The day before setting off for the Inca trek, we visited an Inca Museum. There, we looked at various artifacts, including tools, ceramic wear, and jewelry. We learned about the various Inca tribes (which unfortunately, we cannot remember the names) but that lived at different elevations in the Andes and, therefore, cultivated different types of grains, cereals and potatoes. FYI: there are a few thousand varieties of potatoes in Peru! We also saw clothing of the Incas, mummies (mostly skeletons) and colonial artifacts. Another, interesting (but gruesome) tid-bit, is that the Inca nobles were subjected to a deformation of their skull, so that it was elongated and appeared more oval. It was a way of indicating their status! This was quite clear in some of the mummies we saw!

The rest of the day was spent preparing for the Inca trek, including the purchase of walking sticks, which were well worth it!! Rakesh also bought himself a nice hoodie top made of llama wool and I bought a pair of Peruvian style pants, a hoodie and scarf, also made of llama wool.

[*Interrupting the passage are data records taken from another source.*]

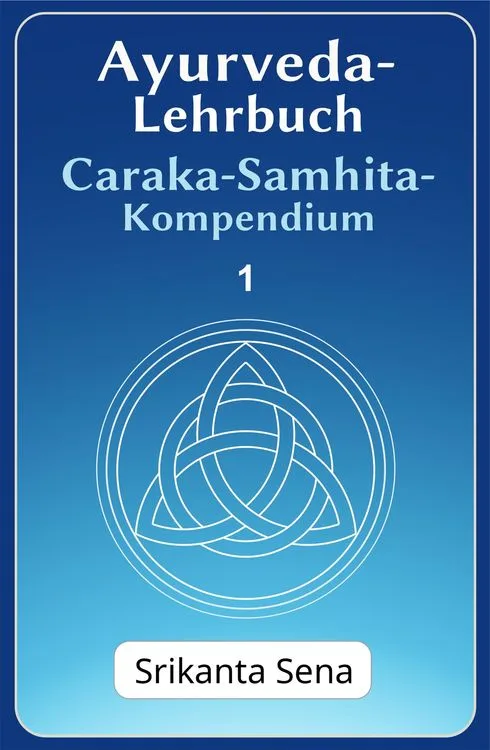 Produktbild Ayurveda-Lehrbuch Caraka-Samhita-Kompendium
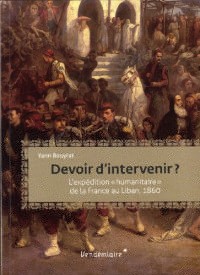 Devoir d'intervenir ? : L'intervention humanitaire de la France au Liban, 1860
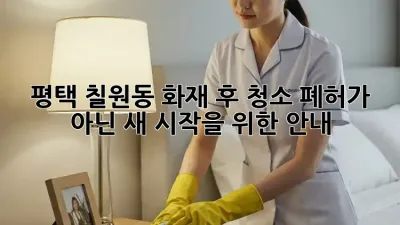 평택 칠원동 화재 후 청소: 폐허가 아닌, 새 시작을 위한 안내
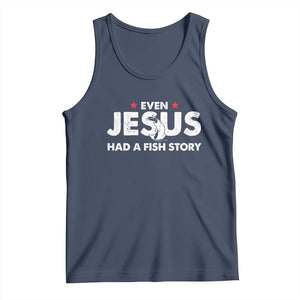 Christian Fishing Tank Top Even Jesus Had A Fish Story Funny Fisherman TS10 Navy Print Your Wear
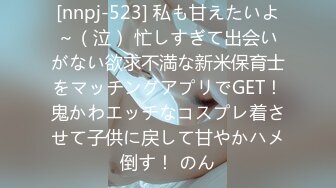 [nnpj-523] 私も甘えたいよ～（泣） 忙しすぎて出会いがない欲求不満な新米保育士をマッチングアプリでGET！鬼かわエッチなコスプレ着させて子供に戻して甘やかハメ倒す！ のん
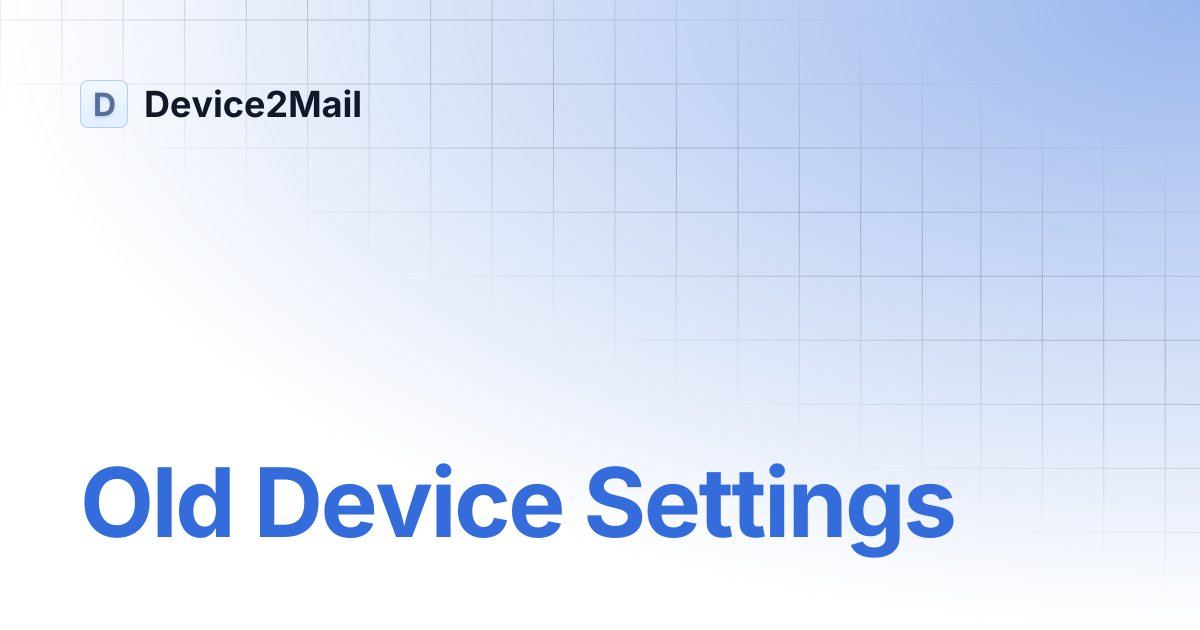 Old Device Settings | Device2Mail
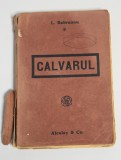 Liviu Rebreanu - Calvarul - ediție princeps Alcalay &amp; Co 1919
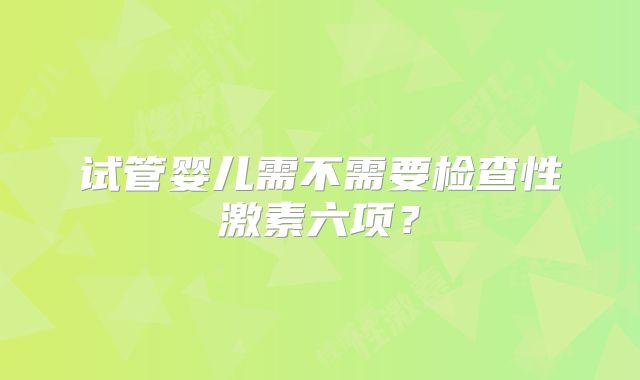 试管婴儿需不需要检查性激素六项？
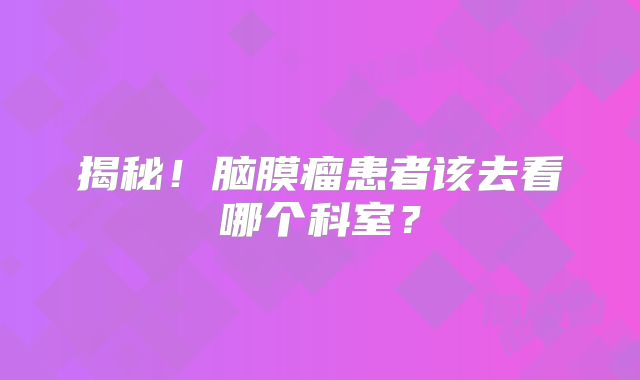 揭秘！脑膜瘤患者该去看哪个科室？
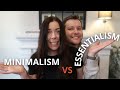 Minimalism vs Essentialism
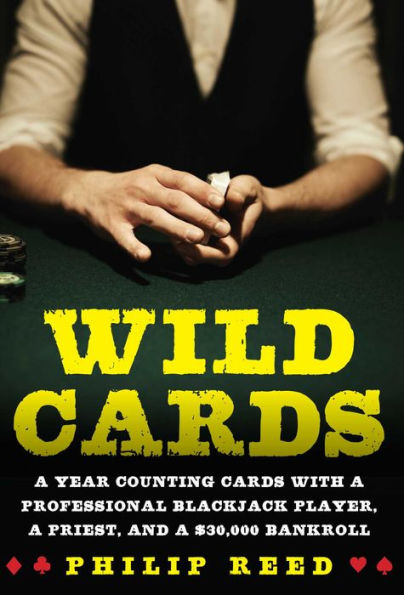 Wild Cards: a Year Counting Cards with Professional Blackjack Player, Priest, and $30,000 Bankroll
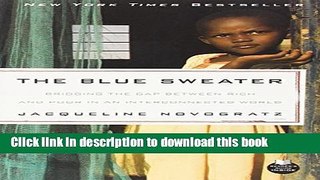 Ebook The Blue Sweater: Bridging the Gap Between Rich and Poor in an Interconnected World Full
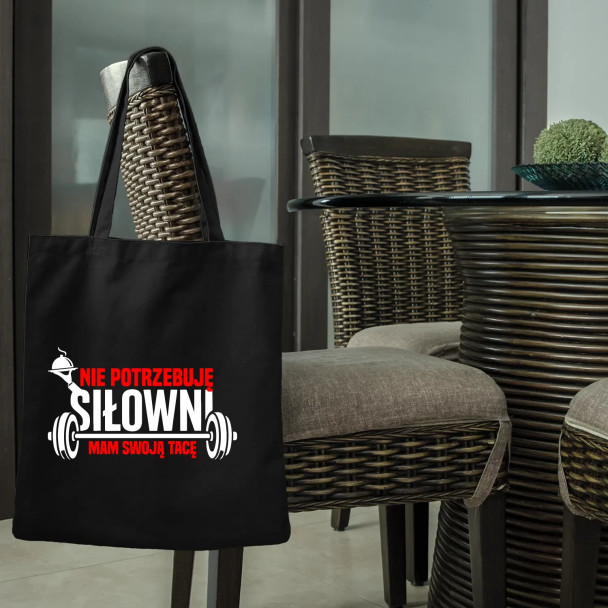 Nie potrzebuję siłowni, mam swoją tacę - torba z nadrukiem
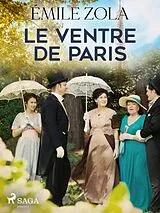 E-Book (epub) Le Ventre de Paris von Émile Zola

Return from Inca trek on October 21st, 2012 (Cuzco October 21-23):

After returning from the Inca trek, we were exhausted! We needed another whole day in Cuzco to sleep in and relax before setting off for Puno. On the 23rd, we purchased our tickets for a tourist bus ride to Puno, walked and also ventured out to another very local area called "Plaza de Santiago". There, Rakesh was in search of "charrango" (Andean guitar). Again, we were possibly the only tourists there. We had been told that it was not a safe area and to watch out for our day packs. We, however, felt fine. Maybe it´s thanks to Rakesh, who blended in pretty well, even though he often got curious stares due to people not quite figuring out where he is from. It was this area, where we should have bought the guitar for the hostel. A road was filled with actual musical instrument workshops. We found an affordable charrango, though due to crazy directions (just like the example described above), we did not return to the store to make the purchase. By the time we found the ATM we were looking for, the walk ended up being to far, and it began to get darker and decided to walk back towards the hostel instead. We grabbed some more groceries at the supermarket and made our last hostel-made dinner (Rakesh´s chickpeas, again). A Russian couple, working at the hostel, kindly gave us some of their quinoa balls that they had made the night before. Likewise, we gave them some of our food, too.

I want to mention that because Cuzco attracts so many tourist, it caters to all palates. It was the first place where we found many restaurants serving vegetarian food. We did eat out a few times, and had pizza, pasta as well as local food, such as Ceviche for the first time! Overall, the food in restaurants was very good!